Re: Ramsdale and a road sign to cities in fic..

Robert H. Boyle: Re Lolita, USA. [ Absently staring at the Nicki-channel for "Sponge Bob" and "Fairly Good Parents," I had the impression I saw "Ramsdale" and a road-sign indicating "Nabokovia."] Climax is not imaginary. It is in Greene County, New York.

JM: Thanks for the information RHB. It seems to be almost impossible to create a totally new name for a city (rock-band names are there first, or computer-game agents) but it happens. The oft remembered "Ramsdale" sounds very common and, perhaps, it doesn't exist only as a town in New Hampshire, but it can be also found somewhere else and, if it's not the case, it becomes an investigable verbal coinage (with rape indicated by 'rams'?) I'm afraid I invented the "Nabokovia" (which I'll now people with hockey and soccer players, various goalkeepers and even Babe Ruth, from the terribly vulgar book by Leslie Daniels on Nabokov's house).

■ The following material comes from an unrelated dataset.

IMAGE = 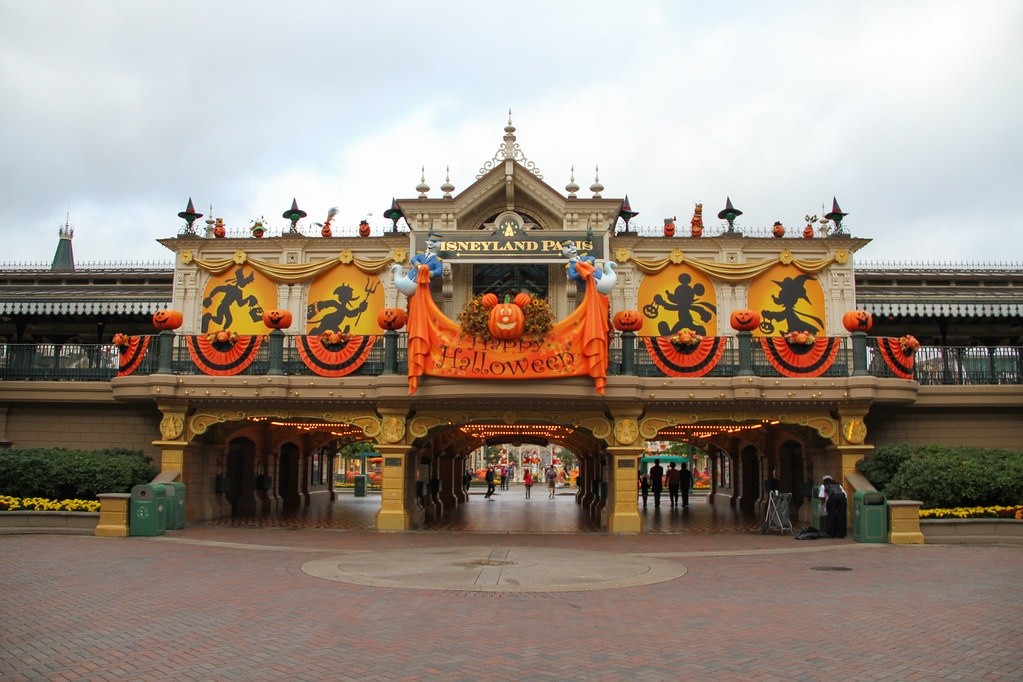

Being vaguely interested in random events in literature and life, I've been trying to read Leonard Mlodinov's "The Drunkard's Walk (How randomness rules our lives)" for ages. Its first lines in the foreword are so promising that, mysteriously, I never proceed forward into the book! Giving it a new try today I was reminded, as it happens so often with me, of Nabokov and, now, his "liens dedaliens" (links-and-bobolinks) in Pale Fire.
Mlodinov's book starts with a story about a Spanish guy who explained why he won a big lottery prize by betting on n.48 (he said he dreamed seven times seven with it and, "since 7 x7=48," he decided to choose this number...). The saying "God moves in a mysterious way" in my country becomes "God writes straight with crooked lines," and there might be a French or a Russian equivalent to the suggested image in the Portuguese version for Nabokov's emphasis on tortuous individual mazes set straight by the motion of a printless thumb bears an interesting secondary,perhaps critical resonance to it.*
* Cf.: Pale Fire's Shade: "...topsy-turvical coincidence,/ Not flimsy nonsense, but a web of sense./ Yes! It sufficed that I in life could find/ Some kind of link-and-bobolink...
and Charles Kinbote on line 810 (A Web of Sense):"...fragment written by Lane on May 17, 1921, on the eve of his death...: "And if I had passed into that other land, whom would I have sought? ...Aristotle! - Ah, there would be a man to talk with! What satisfaction to see him take, like reins from between his fingers, the long ribbon of man's life and trace it through the mystifying maze of all the wonderful adventure.... The crooked made straight. The Daedalian plan simplified by a look from above - smeared out as it were by the splotch of some master thumb that made the whole involuted, boggling thing one beautiful straight line."